> Tasks:
1. What three things did home video take over the functions of during the Gulf War, according to the passage on preserving video?
2. In the passage on preserving video, the speaker argues that losing our collections of images, both public and private, would be harmful. Explain why, using the reason the passage gives.

> Passage provided:
Imagine if you will now a documentary
producer 100 years from now who is interested in making
a documentary about the recent Gulf War. She would
need to have access to videotapes; not just to those
broadcast as news by CNN or NBC, but those exchanged by
military personnel and their families during the war.
It was during this war that home video became a favored
medium for the intimate exchange of ideas, images and
memories, absorbing the functions of photography,
letters and diaries. These homemade tapes were just as
much a part of the war record as the orchestrated image
of high-tech electronic war seen on television.
Since videotapes have come to replace
snapshots, audio tapes, Super 8 films, letters, and
even written diaries for reporting the milestones of
our lives, video has become the fabric of our family
memories and by extension of our collective social
history. We in this room know that video has a limited
lifespan. The manufacturers of videotape and recording
technology know this, too; but the millions of people
who own handicams and record Billy's birthday party,
Jennifer's soccer game, and the children's wedding on
tape don't know that their precious memories will fade
in time to mere snow on a flickering screen.
What does this mean to a culture that has
become increasingly dependent on visual images for its
self-image, its view of the world, and its
understanding of what is and isn't true? What does
this mean if our databanks of images, those public and
collective as well as those private and personal, fade
into oblivion? I would argue that, without evidence of
the past to re-examine and reconsider, we become
increasingly vulnerable to the spin doctors of history
who reshaped the past to serve other agendas. The
entire spectrum of video recordings, from those
professionally recorded for cultural institutions like
network television, to those made by you and me to
memorialize the events of our lives, demands our
attention and concern. Were the public to realize just
what is at risk if video as a medium is dismissed as
ephemeral or someone else's concern, we would have a
considerable lobby behind us and this enterprise.
And my last comment is really made as an
educator. When I completed the book that I had been
working on for 13 years and heaved a sigh of relief, I
gave it to my graduate assistant to read to find out
how well I was communicating to someone who was born
the very year that video and man first went to the
moon. Needless to say, Alex was not very conscious of
video during the period of time that is the subject of
my book. I was gratified that he was very enthusiastic
about what I had written and surprised at his amazement
to discover that what I had to say about the '60s and
the '70s was so different from what he had learned
elsewhere in this culture. Bell-bottoms and peace
signs and rock music of the period, was pretty much the
lingering image of this time for him; and he is a very
intelligent and sensitive person. We had a very
interesting dialogue, and I shared a number of these
tapes with him, and it convinced me that there was
indeed a reason to make the images of this time period
available to younger people. But more importantly,
what really struck Alex was the sense of optimism that
pervaded this time period, an optimism that was so much
a part of my generation and that is not a part of his
generation, a sense that one can change the world, that
it is indeed the legacy of youth to feel empowered and
to believe that it is possible to make a difference.
And I think if for no other reason than this, making
these historic materials available is necessary and
perhaps increasingly a necessary counter-measure if we
are to have a really vital society. Thank you.
MR. MURPHY: Thank you very much. Is Peter
Herford in the room? Questions from the panel?

> Source information:
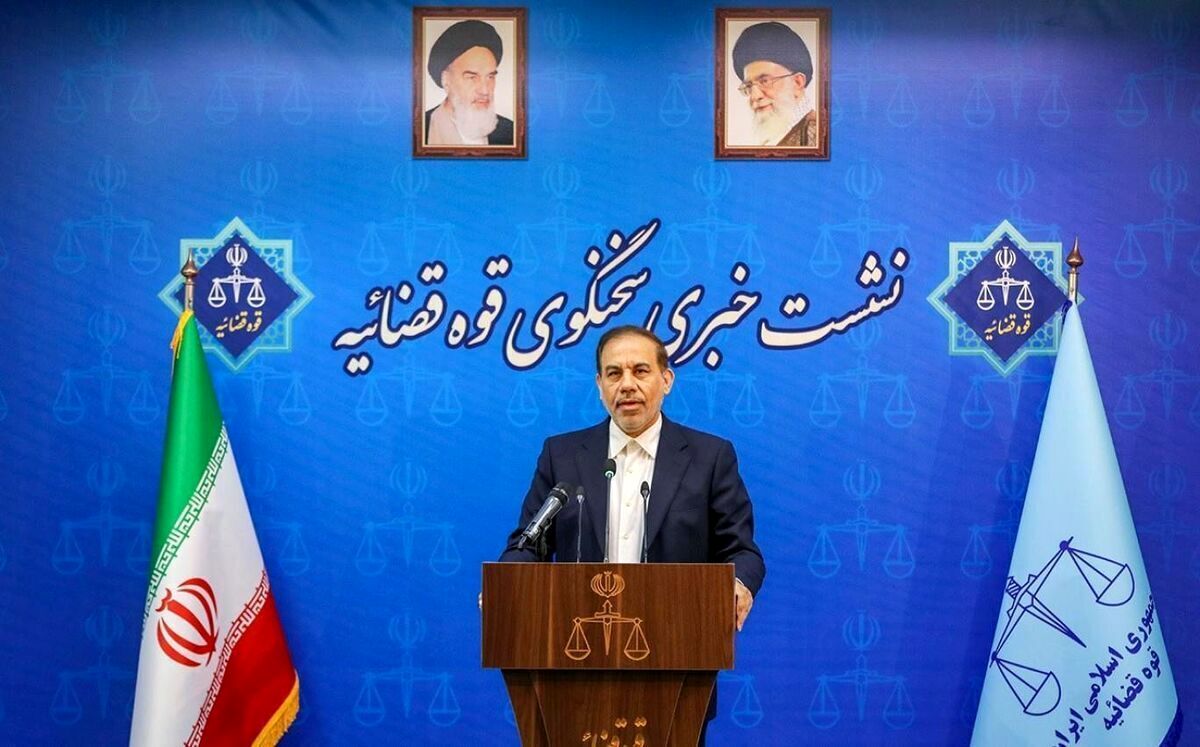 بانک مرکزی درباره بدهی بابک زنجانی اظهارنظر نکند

...

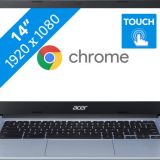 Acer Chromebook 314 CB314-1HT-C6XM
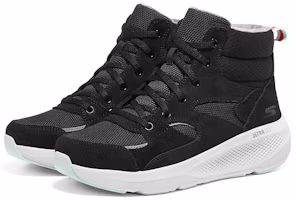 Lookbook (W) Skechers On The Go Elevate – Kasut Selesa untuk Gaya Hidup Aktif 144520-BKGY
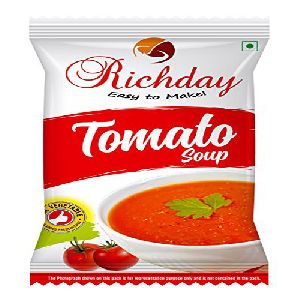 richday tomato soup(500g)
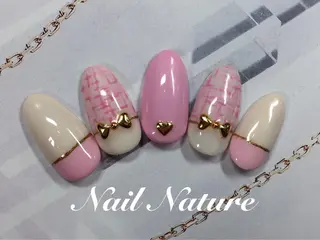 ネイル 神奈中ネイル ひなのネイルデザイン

==

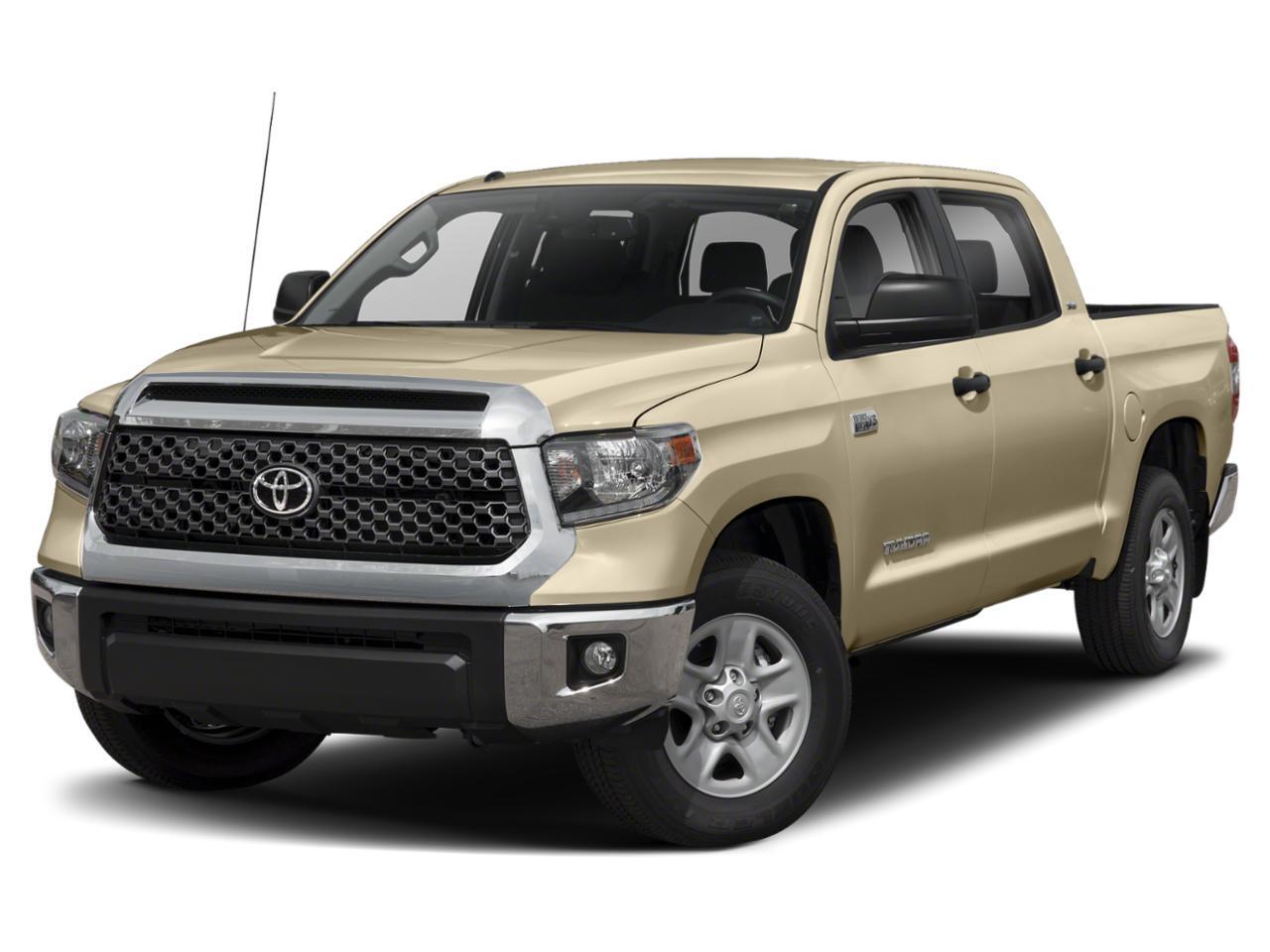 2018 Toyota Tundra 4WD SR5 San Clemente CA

> Task-by-task outputs:
1. Photography, letters and diaries.

2. Without evidence of the past to re-examine and reconsider, we become increasingly vulnerable to the spin doctors of history who reshape the past to serve other agendas.